Overview of workflows in AWS Glue - AWS Glue

Overview of workflows in AWS Glue

In AWS Glue, you can use workflows to create and visualize complex extract, transform, and load (ETL) activities involving multiple crawlers, jobs, and triggers. Each workflow manages the execution and monitoring of all its jobs and crawlers. As a workflow runs each component, it records execution progress and status. This provides you with an overview of the larger task and the details of each step. The AWS Glue console provides a visual representation of a workflow as a graph.

You can create a workflow from an AWS Glue blueprint, or you can manually build a workflow a component at a time using the AWS Management Console or the AWS Glue API. For more information about blueprints, see Overview of blueprints in AWS Glue.

Triggers within workflows can start both jobs and crawlers and can be fired when jobs or crawlers complete. By using triggers, you can create large chains of interdependent jobs and crawlers. In addition to triggers within a workflow that define job and crawler dependencies, each workflow has a start trigger. There are three types of start triggers:

  • Schedule – The workflow is started according to a schedule that you define. The schedule can be daily, weekly, monthly, and so on, or can be a custom schedule based on a cron expression.

  • On demand – The workflow is started manually from the AWS Glue console, API, or AWS CLI.

  • EventBridge event – The workflow is started upon the occurrence of a single Amazon EventBridge event or a batch of Amazon EventBridge events. With this trigger type, AWS Glue can be an event consumer in an event-driven architecture. Any EventBridge event type can start a workflow. A common use case is the arrival of a new object in an Amazon S3 bucket (the S3 PutObject operation).

    Starting a workflow with a batch of events means waiting until a specified number of events have been received or until a specified amount of time has passed. When you create the EventBridge event trigger, you can optionally specify batch conditions. If you specify batch conditions, you must specify the batch size (number of events), and can optionally specify a batch window (number of seconds). The default and maximum batch window is 900 seconds (15 minutes). The batch condition that is met first starts the workflow. The batch window starts when the first event arrives. If you don't specify batch conditions when creating a trigger, the batch size defaults to 1.

    When the workflow starts, the batch conditions are reset and the event trigger begins watching for the next batch condition to be met to start the workflow again.

    The following table shows how batch size and batch window operate together to trigger a workflow.

    Batch size Batch window Resulting triggering condition
    10 The workflow is triggered upon the arrival of 10 EventBridge events, or 15 minutes after the arrival of the first event, whichever occurs first. (If windows size isn't specified, it defaults to 15 minutes.)
    10 2 mins The workflow is triggered upon the arrival of 10 EventBridge events, or 2 minutes after the arrival of the first event, whichever occurs first.
    1 The workflow is triggered upon the arrival of the first event. Window size is irrelevant. The batch size defaults to 1 if you don't specify batch conditions when you create the EventBridge event trigger.
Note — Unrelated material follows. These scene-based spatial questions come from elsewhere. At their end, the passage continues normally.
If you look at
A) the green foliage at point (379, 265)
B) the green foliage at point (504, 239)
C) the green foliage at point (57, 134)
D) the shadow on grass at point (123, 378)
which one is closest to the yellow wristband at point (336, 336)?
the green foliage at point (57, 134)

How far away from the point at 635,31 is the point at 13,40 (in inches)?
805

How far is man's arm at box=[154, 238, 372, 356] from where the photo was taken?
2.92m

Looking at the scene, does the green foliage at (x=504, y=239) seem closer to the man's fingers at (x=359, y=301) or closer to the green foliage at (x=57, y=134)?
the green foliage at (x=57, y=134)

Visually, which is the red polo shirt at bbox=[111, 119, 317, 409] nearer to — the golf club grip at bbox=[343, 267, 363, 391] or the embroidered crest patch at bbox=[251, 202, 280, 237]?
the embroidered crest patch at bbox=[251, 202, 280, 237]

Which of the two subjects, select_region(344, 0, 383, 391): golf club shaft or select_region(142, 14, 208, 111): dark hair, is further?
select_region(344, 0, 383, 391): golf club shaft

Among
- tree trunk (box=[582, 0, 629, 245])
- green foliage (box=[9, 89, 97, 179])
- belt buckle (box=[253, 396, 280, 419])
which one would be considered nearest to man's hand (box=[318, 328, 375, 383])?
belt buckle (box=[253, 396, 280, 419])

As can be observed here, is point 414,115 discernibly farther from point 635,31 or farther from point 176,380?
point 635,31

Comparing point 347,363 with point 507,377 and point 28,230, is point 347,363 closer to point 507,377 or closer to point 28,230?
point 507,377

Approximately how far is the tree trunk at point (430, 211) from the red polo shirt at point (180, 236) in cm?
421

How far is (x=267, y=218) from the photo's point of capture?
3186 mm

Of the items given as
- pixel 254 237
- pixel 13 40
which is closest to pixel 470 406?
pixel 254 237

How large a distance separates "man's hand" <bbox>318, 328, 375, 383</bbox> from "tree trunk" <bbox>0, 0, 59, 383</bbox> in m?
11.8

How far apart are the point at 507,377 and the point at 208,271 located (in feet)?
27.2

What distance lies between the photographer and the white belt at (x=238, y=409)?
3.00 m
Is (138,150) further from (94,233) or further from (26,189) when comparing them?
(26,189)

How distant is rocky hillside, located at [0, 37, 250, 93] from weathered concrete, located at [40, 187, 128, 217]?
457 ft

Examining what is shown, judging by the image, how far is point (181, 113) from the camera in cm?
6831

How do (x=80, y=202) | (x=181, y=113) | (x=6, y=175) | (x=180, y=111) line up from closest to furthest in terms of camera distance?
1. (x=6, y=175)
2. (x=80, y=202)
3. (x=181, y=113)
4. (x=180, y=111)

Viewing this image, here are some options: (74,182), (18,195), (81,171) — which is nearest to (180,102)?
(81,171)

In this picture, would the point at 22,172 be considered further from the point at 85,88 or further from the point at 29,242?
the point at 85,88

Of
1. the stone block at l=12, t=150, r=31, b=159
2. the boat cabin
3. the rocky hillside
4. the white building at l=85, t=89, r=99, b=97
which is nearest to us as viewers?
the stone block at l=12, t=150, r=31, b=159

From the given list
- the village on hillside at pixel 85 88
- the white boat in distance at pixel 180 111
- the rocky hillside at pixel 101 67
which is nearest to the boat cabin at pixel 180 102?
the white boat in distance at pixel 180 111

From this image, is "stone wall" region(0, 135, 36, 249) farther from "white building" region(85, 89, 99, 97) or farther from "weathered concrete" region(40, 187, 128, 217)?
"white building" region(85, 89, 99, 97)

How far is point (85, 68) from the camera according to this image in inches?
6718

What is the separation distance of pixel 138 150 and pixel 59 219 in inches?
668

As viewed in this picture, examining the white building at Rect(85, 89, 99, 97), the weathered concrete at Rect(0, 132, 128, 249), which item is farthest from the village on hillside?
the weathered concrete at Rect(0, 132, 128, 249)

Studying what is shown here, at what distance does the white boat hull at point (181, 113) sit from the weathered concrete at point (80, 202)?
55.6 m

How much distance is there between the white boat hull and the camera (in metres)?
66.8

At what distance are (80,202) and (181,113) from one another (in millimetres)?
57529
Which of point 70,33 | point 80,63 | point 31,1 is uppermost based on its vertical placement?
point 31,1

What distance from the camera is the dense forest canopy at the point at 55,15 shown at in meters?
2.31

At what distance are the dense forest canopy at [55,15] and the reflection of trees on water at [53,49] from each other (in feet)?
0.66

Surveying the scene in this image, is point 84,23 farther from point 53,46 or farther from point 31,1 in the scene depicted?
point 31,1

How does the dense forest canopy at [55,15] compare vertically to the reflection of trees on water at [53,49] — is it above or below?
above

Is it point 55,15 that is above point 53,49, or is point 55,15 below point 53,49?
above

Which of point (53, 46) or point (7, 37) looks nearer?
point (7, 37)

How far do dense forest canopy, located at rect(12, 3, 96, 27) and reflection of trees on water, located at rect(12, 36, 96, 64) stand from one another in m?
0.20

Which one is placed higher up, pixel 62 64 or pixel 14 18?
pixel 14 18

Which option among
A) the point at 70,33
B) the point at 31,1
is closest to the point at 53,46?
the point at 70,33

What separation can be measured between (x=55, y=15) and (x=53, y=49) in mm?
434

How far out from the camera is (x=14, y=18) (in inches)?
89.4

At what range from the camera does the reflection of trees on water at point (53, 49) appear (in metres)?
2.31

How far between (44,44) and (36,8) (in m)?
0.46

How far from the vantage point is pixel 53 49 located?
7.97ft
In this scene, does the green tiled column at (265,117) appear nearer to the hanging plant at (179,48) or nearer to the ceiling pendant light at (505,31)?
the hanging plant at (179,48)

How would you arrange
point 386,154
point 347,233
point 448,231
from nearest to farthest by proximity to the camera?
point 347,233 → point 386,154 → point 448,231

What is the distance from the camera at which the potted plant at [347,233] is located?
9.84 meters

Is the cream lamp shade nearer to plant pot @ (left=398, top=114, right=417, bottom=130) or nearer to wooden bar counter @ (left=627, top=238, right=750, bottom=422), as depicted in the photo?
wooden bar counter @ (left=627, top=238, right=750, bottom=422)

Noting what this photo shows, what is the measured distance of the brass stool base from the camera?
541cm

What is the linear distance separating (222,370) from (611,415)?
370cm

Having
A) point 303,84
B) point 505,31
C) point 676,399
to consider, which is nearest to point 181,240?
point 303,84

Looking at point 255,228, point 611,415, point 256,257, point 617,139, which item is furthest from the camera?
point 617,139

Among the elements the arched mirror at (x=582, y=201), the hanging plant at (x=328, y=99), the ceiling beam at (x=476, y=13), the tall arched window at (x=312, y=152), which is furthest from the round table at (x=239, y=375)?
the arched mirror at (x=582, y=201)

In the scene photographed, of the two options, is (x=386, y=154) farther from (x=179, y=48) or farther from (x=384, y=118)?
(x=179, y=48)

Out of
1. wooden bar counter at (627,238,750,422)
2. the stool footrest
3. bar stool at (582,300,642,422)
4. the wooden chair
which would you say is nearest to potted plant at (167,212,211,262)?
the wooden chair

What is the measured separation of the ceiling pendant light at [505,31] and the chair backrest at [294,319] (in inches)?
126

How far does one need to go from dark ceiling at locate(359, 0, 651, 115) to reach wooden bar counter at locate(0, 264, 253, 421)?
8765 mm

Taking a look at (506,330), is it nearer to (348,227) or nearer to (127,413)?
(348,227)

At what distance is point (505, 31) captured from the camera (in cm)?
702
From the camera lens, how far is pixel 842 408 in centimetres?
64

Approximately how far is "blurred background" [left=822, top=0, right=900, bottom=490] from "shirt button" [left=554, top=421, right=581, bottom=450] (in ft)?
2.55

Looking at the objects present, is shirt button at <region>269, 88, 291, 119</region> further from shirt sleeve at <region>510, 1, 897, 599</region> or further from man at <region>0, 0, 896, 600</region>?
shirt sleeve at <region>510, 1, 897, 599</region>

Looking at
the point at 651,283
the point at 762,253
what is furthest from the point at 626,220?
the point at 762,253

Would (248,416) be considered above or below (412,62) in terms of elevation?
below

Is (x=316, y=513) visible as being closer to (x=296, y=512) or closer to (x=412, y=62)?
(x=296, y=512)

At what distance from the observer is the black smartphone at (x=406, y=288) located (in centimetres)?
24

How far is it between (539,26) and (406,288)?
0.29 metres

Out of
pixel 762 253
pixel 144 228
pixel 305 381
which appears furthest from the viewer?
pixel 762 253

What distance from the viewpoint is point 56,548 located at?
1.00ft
    The GetWorkflowRun API operation returns the batch condition that triggered the workflow.

Regardless of how a workflow is started, you can specify the maximum number of concurrent workflow runs when you create the workflow.

If an event or batch of events starts a workflow run that eventually fails, that event or batch of events is no longer considered for starting a workflow run. A new workflow run is started only when the next event or batch of events arrives.

Important

Limit the total number of jobs, crawlers, and triggers within a workflow to 100 or less. If you include more than 100, you might get errors when trying to resume or stop workflow runs.

A workflow run will not be started if it would exceed the concurrency limit set for the workflow, even though the event condition is met. It's advisable to adjust workflow concurrency limits based on the expected event volume. AWS Glue does not retry workflow runs that fail due to exceeded concurrency limits. Likewise, it's advisable to adjust concurrency limits for jobs and crawlers within workflows based on expected event volume.

Workflow run properties

To share and manage state throughout a workflow run, you can define default workflow run properties. These properties, which are name/value pairs, are available to all the jobs in the workflow. Using the AWS Glue API, jobs can retrieve the workflow run properties and modify them for jobs that come later in the workflow.

Workflow graph

The following image shows the graph of a very basic workflow on the AWS Glue console. Your workflow could have dozens of components.


            Console screenshot that shows the Graph tab of a workflow. The graph contains
                five icons that represent a schedule trigger, two jobs, an event success trigger,
                and a crawler that updates the schema.

This workflow is started by a schedule trigger, Month-close1, which starts two jobs, De-duplicate and Fix phone numbers. Upon successful completion of both jobs, an event trigger, Fix/De-dupe succeeded, starts a crawler, Update schema.

Static and dynamic workflow views

For each workflow, there is the notion of static view and dynamic view. The static view indicates the design of the workflow. The dynamic view is a runtime view that includes the latest run information for each of the jobs and crawlers. Run information includes success status and error details.

When a workflow is running, the console displays the dynamic view, graphically indicating the jobs that have completed and that are yet to be run. You can also retrieve a dynamic view of a running workflow using the AWS Glue API. For more information, see Querying workflows using the AWS Glue API.